◆ DOCUMENT SEGMENT:
[start]
IT must have struck you in perusing certain books, which profess to give a general view of the doctrines and duties of revelation, how little the missionary character of christianity has been brought forward. Indeed, so obscure a place does this subject hold in some systems of divinity, whole duties of man, &c. books, otherwise sound, judicious, and comprehensive, that a reader might peruse the whole, and scarcely be able to tell if the duty to propagate the gospel was not wholly left out of the system. The duty of praying for the coming of the kingdom of God, is of course introduced in the exposition of the Lord's prayer, and the duty of love to God and man naturally embraces every object, which is a proper expression of love; and among the rest, the promotion of the divine glory, and the welfare of our fellow-creatures, by disseminating the truth of God. But this is treated as a subordinate topic, while doubtful questions and strifes of words occupy many pages, and call forth all the zeal of the authors.

But if some writers have made too little of this point, perhaps you may think that I have made too much—that I have spoken in too unqualified terms on several topics connected with the spread of christianity-such as the obligation resting upon properly qualified christians (nil obstante) to become missionaries to the heathen-the quantity of exertion and sacrifice to be made by christians, in order to fulfil the command of Christ, &c. But I think the advocate of such a cause need not feel much uneasiness, although he may have neglected to qualify in every particular his representations. They whom it concerns will supply his deficiency, and practically make sufficient abatement of the demands. There is no danger of too many well qualified candidates offering themselves, in consequence of any such calls upon them. There is unhappily no cause of alarm at present, lest the christian world should err in the of excess in


contributing to the missionary cause.
[end]
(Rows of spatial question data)
[start]
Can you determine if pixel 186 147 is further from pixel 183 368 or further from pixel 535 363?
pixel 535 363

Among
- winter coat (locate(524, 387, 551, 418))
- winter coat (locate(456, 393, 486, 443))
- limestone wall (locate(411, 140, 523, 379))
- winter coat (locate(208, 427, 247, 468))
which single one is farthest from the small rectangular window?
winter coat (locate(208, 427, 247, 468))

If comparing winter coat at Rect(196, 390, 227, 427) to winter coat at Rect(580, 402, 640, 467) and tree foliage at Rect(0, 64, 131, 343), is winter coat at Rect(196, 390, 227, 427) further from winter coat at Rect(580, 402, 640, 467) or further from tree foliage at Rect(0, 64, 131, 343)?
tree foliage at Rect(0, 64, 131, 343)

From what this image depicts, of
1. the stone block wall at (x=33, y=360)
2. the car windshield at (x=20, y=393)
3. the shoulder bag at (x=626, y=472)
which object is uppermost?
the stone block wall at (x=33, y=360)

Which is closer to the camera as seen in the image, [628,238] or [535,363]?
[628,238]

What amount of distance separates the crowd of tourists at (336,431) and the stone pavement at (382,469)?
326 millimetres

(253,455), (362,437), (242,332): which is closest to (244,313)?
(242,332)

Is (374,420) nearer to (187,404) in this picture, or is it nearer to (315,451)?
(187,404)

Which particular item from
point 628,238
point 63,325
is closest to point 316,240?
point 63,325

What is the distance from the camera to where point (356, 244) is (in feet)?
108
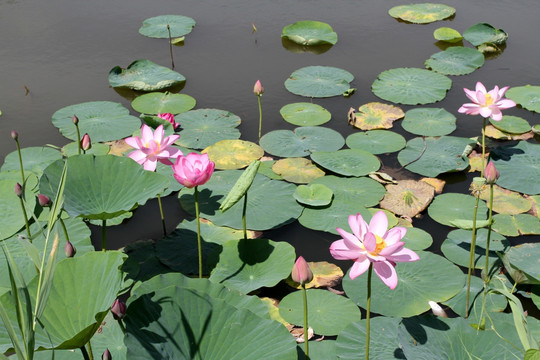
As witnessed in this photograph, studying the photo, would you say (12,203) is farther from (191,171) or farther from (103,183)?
(191,171)

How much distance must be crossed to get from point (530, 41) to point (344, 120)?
250 cm

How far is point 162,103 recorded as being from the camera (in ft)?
14.3

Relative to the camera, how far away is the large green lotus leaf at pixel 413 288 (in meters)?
2.63

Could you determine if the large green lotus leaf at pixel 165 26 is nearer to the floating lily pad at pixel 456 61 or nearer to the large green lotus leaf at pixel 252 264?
the floating lily pad at pixel 456 61

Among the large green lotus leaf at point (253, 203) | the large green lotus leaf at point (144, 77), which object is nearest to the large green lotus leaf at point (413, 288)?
the large green lotus leaf at point (253, 203)

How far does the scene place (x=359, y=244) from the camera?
199 centimetres

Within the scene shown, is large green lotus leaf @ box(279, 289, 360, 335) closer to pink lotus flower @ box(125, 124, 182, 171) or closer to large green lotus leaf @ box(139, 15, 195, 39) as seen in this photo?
pink lotus flower @ box(125, 124, 182, 171)

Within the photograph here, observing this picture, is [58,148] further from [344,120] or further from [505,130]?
[505,130]

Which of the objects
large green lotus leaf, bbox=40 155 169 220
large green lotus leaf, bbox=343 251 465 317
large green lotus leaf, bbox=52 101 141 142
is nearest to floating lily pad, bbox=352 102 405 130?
large green lotus leaf, bbox=343 251 465 317

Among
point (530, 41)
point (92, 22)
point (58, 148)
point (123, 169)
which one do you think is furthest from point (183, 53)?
point (530, 41)

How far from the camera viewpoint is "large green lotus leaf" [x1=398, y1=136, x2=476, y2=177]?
370 cm

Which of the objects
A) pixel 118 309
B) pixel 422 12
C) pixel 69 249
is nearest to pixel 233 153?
pixel 69 249

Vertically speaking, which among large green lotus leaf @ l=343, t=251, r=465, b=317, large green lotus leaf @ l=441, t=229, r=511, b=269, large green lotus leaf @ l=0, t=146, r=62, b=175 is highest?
large green lotus leaf @ l=0, t=146, r=62, b=175

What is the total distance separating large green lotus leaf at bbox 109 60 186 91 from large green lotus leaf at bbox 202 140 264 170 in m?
1.06
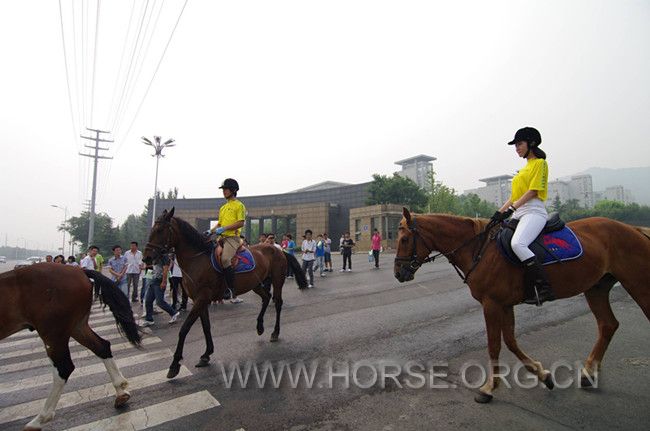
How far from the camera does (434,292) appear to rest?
10984 millimetres

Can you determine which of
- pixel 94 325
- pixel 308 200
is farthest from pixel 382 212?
pixel 94 325

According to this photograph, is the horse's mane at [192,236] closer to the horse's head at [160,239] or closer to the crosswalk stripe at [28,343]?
the horse's head at [160,239]

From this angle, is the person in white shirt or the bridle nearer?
the bridle

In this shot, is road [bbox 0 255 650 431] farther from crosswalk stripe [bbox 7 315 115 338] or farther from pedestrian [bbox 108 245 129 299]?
pedestrian [bbox 108 245 129 299]

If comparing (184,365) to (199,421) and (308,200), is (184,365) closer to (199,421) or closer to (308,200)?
(199,421)

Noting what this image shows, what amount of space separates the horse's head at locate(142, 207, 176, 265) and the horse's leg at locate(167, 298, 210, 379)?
1.03 m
[end]
◆ CHALLENGES:
1. For each statement, say yes or no according to the passage on missionary duty, and quote the words from it that decide the answer.
(a) The books described give the missionary character of christianity a prominent place.
(b) The duty of praying for the coming of the kingdom of God appears in the exposition of the Lord's prayer.
(c) The writer worries that too many well qualified candidates will offer themselves.
2. Answer these from the passage on missionary duty:
(a) What occupies many pages and calls forth the authors' zeal?
(b) Who will supply the advocate's deficiency?
(c) To whom are properly qualified christians said to be obliged to go as missionaries?
3. Write the next part of the passage on missionary duty, carrying on after its final sentence.
The data plays no part in what is asked here.

◆ EXPECTED OUTPUTS:
1.
(a) No: "how little the missionary character of christianity has been brought forward"
(b) Yes: "The duty of praying for the coming of the kingdom of God, is of course introduced in the exposition of the Lord's prayer"
(c) No: "There is no danger of too many well qualified candidates offering themselves"

2.
(a) Doubtful questions and strifes of words.
(b) They whom it concerns.
(c) To the heathen.

3.
On the contrary, if experience and observation may be at all regarded, there is ground to conclude that such statements of the case as have been made in these letters, supposing them to be sounded in the ears of the very men to whom the strictures apply, would, in a great majority of instances, leave them in a very complacent frame of mind, as to what they had been doing in this cause, and what they should in future do.

Still, however, some might hear, and consider,

and repent, and in the spirit of Zaccheus give fourfold for what they had kept back from the cause of God, and henceforth be its devoted and consistent friends and supporters.

It is not by one stroke of the battering ram the walls of a besieged fortress are made to fall; but a repetition of strokes may at length make a breach. These letters are but a few strokes at various points of the wall of the castle of Indolence; and if perseveringly followed up by heavier and more skilful blows from engines of greater power, the effect will doubtless at last be produced.

In this view every missionary sermon, every missionary meeting, every missionary publication, does something towards its accomplishment. And O it will be a glorious state of the church, when every christian in every church, prompted by the mercies which he has received of the Lord, and knowing the terrors of the Lord which hang over a sinful world, shall be earnestly asking, "Lord, what wouldst thou have ME to do?" and ready to do whatever the answer communicated by "the wisdom" that is "profitable to direct," shall point out.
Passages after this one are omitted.